Two important architectural sites given protected status in Canberra

The second place given protected status by being placed on the ACT Heritage Register is the Signadou and Blackfriars Precinct at the Australian Catholic University in Watson.

The buildings date from the 1960s. They were designed by Father Bonaventure Leahy whom the university describes as «a man of great precision (who) paid meticulous attention to every detail». The mosaics in Blackfriars are the work of Father Maurice Keating.

The buildings have been an important part of Catholic education in Australia, particularly the teaching of teachers for Catholic schools. As the supply of nuns and priests to teach diminished, lay teachers were needed and the campus has supplied them.

As the university puts it, «The campus has become a major provider of primary teachers for the Canberra and Goulburn archdiocese and for the dioceses of New South Wales and beyond. The Schools of Education, Theology and Social Work offer undergraduate and postgraduate courses at the campus.»

Signadou is an ancient variant of the French phrase “Signe de Dieu» or Sign of God and originated in the thirteenth century.

According to David Flannery who chairs the ACT Heritage Council, listing does not mean either site will be frozen in time.

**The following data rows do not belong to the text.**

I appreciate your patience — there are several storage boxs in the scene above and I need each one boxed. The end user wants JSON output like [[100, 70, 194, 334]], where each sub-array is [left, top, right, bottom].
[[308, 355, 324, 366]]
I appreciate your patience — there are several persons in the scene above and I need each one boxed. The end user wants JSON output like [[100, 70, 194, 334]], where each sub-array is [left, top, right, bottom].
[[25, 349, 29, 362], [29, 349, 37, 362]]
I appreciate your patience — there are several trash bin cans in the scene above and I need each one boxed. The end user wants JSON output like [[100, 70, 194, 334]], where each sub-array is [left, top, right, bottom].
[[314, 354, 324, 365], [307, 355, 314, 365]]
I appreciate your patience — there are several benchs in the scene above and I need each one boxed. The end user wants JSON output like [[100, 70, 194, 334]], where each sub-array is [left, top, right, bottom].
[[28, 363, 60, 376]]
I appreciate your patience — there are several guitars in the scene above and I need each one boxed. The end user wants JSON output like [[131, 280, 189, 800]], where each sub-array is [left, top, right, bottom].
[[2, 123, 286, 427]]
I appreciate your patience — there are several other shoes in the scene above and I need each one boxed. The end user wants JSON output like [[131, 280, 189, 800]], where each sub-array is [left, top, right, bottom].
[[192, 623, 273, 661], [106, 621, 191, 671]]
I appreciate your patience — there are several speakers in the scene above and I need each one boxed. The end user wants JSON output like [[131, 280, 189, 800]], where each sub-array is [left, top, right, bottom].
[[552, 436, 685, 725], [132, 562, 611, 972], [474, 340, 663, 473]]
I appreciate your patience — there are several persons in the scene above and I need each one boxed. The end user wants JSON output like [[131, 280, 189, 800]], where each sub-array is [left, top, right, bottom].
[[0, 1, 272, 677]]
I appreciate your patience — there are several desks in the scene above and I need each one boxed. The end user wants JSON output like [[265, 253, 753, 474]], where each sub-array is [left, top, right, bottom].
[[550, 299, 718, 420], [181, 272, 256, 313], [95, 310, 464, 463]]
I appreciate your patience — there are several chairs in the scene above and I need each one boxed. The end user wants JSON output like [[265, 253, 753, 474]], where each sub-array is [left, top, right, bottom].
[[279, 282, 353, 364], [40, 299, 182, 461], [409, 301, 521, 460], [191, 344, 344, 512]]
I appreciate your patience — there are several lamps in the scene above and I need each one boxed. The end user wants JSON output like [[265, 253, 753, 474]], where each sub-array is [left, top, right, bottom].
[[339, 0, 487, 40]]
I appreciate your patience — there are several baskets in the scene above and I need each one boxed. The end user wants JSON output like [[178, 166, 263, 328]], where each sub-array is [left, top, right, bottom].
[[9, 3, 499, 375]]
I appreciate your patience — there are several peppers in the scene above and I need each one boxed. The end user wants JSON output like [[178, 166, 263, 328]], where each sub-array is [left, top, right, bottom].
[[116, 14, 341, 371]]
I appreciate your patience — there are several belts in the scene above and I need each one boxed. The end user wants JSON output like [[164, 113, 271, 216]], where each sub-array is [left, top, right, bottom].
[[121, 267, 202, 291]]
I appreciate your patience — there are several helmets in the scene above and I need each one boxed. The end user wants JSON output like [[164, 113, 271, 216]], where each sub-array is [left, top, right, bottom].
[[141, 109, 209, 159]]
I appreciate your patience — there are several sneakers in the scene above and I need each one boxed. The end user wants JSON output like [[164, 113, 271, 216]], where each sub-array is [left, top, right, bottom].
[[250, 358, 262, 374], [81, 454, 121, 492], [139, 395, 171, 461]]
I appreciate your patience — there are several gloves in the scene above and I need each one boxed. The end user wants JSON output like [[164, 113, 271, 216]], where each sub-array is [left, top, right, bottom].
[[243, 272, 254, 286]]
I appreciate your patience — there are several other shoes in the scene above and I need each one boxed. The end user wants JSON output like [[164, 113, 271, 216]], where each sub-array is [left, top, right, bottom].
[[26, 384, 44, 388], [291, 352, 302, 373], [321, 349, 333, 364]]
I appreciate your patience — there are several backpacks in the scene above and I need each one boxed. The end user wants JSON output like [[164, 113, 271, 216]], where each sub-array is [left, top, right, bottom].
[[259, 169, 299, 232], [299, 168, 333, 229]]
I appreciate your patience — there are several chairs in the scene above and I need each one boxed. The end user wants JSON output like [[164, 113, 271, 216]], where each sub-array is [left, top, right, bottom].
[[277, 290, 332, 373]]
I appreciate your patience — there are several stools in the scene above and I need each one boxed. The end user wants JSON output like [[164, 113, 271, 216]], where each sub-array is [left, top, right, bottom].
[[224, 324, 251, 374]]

Both can be developed but only with a lot of input and approval from planners at the ACT government. Indeed, the site at the Australian Catholic University is being developed in consultation with the staff there.

Of the university site, Mr Flannery said, «The Signadou teacher training college made an important contribution to the educational development of the ACT, providing the rapidly growing city and Catholic school system with teaching staff.»

And of the Redhill site, Mr Flannery said, «A public park at the time, it is an important example of how Aboriginal people were able to continue to live and work in the region during a time of transient employment opportunities.

«It represents Aboriginal heritage and associated strong connection to Country, and survives as a rare example of what would have once been a common type of gathering place for Aboriginal people.»